### Extract to read
[START]

So I'm like me and, you know.
Next show, I'm gonna teach you how to smoke.
Well, I'll come back and I'll teach you how to smoke.
That would be fun.
Let's do it.
I'm in it.
I would love that man.
You've had great career and now is another career
doing this, you and Steven.
How much fun you haven't doing this?
I mean, it's a blessing.
I feel like to be able to play, you know,
15 years professional basketball and then transition
into media and then learn a lot of media
and then be able to start our own media company.
It's been, I've been living a dream.
I feel like I've, you know, never worked a day
in my life.
I got to play basketball for a living
and now I get to, you know, create content for a living.
Like you said, not an influencer,
but being able to create content and tell stories
and sit down with new interesting people.
It's been fun, man.
Yeah, that's awesome.
I mean, the thing is, you guys were stars,
but like, not super stars,
because sometimes when people are too big,
you know, their afterlife is sort of like,
it's like, how do you live up to being like,
I was listening to Brady yesterday.
I'm like, Tom Brady, and now you're hearing him.
I'm like, it's kind of weird, but like you guys.
Well, I feel like we're more,
I mean, I'll speak for myself, like more of a kind of
a blue collar NBA guy.
So I was kind of someone that was very relatable
to everyone else that my journey was tough.
It was, you know, every day about that lunchpale
and hard had to work.
And I was just that kind of type of person.
So I kind of feel for me to be able to transition
into this space and show,
shit, if I can do it, me and Jack can do it,
anybody can do it.
We were one of the original,
maybe first one or two of these basketball podcasts,
sports podcasts, now there's hundreds,
if not thousands up and down.

[END]

### Information given
[START]

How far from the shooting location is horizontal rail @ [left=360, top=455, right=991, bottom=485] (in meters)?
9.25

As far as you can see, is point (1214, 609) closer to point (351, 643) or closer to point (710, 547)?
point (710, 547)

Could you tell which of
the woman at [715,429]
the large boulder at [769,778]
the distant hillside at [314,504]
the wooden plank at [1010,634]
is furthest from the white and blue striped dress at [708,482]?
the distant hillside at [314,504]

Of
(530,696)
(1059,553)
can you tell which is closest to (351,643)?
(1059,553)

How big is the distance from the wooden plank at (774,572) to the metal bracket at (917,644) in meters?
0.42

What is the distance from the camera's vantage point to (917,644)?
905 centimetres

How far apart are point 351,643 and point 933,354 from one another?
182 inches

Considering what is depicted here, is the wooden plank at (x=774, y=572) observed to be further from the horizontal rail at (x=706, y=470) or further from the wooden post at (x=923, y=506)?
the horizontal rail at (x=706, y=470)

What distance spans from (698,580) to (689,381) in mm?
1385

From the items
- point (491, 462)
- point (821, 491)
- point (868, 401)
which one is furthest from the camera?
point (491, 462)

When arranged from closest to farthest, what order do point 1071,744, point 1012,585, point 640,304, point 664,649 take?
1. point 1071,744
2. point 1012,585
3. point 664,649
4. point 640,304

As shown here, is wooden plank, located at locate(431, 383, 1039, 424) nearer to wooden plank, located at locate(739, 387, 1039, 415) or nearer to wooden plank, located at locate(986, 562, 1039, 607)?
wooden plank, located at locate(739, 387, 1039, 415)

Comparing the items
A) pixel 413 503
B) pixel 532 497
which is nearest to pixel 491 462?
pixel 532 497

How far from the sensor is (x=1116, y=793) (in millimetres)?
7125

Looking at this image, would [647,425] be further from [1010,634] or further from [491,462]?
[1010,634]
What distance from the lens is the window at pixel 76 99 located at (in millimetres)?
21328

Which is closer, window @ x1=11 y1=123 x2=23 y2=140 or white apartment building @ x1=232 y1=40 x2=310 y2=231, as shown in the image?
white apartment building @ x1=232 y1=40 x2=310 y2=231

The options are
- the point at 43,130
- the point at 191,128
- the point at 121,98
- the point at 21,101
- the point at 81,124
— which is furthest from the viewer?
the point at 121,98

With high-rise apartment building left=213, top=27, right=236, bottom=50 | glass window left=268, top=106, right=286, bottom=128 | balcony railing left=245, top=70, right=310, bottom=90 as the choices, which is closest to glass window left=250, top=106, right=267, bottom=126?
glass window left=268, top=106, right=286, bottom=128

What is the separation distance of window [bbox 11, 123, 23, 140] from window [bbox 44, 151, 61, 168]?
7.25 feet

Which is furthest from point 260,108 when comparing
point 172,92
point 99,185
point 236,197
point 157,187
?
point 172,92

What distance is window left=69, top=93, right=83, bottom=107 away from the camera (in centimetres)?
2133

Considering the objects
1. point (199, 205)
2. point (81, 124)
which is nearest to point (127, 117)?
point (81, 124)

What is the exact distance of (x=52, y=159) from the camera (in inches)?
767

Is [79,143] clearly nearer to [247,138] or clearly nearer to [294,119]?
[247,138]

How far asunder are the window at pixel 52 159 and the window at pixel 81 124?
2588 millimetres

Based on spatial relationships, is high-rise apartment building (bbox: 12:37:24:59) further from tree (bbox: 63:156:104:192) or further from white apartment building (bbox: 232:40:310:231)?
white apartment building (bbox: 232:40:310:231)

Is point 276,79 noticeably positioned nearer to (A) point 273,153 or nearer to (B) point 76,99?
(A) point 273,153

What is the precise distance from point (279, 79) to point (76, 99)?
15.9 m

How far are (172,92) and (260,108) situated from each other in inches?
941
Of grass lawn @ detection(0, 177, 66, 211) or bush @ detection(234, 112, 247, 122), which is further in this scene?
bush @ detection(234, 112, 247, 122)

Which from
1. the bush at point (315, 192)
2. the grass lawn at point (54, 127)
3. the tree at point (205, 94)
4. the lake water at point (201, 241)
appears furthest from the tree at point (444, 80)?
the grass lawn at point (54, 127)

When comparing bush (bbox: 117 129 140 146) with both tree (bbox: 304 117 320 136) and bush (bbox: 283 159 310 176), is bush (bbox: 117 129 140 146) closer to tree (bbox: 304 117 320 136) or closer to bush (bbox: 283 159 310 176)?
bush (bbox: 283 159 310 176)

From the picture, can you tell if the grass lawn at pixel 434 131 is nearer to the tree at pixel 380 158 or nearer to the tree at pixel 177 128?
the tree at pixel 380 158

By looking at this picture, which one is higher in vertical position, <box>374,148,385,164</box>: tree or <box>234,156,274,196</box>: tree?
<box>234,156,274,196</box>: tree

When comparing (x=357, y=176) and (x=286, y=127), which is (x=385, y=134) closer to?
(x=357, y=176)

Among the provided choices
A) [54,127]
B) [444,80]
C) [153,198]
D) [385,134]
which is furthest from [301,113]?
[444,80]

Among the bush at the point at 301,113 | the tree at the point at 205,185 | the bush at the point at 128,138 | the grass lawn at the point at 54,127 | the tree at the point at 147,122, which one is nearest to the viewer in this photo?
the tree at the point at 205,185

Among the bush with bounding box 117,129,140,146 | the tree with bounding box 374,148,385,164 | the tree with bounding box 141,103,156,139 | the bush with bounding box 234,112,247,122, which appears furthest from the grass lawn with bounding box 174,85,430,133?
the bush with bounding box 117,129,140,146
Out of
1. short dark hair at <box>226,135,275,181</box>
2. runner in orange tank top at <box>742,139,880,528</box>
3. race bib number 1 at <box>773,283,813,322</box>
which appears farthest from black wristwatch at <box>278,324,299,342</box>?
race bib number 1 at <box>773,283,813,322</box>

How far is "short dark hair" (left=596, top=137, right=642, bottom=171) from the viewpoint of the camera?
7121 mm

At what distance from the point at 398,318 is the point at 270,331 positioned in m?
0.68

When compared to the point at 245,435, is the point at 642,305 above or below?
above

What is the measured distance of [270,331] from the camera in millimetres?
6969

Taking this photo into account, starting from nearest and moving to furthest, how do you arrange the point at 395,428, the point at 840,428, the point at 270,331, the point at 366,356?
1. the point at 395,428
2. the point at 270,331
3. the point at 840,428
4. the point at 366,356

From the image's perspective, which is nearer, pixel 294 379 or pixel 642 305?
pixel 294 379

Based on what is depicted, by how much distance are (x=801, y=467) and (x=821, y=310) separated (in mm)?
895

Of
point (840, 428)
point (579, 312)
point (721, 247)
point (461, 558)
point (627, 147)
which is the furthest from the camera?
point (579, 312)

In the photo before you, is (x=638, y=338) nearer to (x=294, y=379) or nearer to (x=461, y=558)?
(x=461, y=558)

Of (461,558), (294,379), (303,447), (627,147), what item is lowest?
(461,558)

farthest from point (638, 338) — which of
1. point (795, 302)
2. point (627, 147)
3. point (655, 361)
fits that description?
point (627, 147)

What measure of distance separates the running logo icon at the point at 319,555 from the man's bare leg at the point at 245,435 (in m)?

[END]

### Complete the following
• a. Translate this sentence from the podcast transcript into Spanish: "I got to play basketball for a living and now I get to, you know, create content for a living."
• b. Please reproduce the podcast transcript word for word, starting from "So I'm like" up to and including "it's a blessing.".

### Results for the exercise
• a. Pude jugar al baloncesto para ganarme la vida y ahora puedo, ya sabes, crear contenido para ganarme la vida.

• b.
So I'm like me and, you know.
Next show, I'm gonna teach you how to smoke.
Well, I'll come back and I'll teach you how to smoke.
That would be fun.
Let's do it.
I'm in it.
I would love that man.
You've had great career and now is another career
doing this, you and Steven.
How much fun you haven't doing this?
I mean, it's a blessing.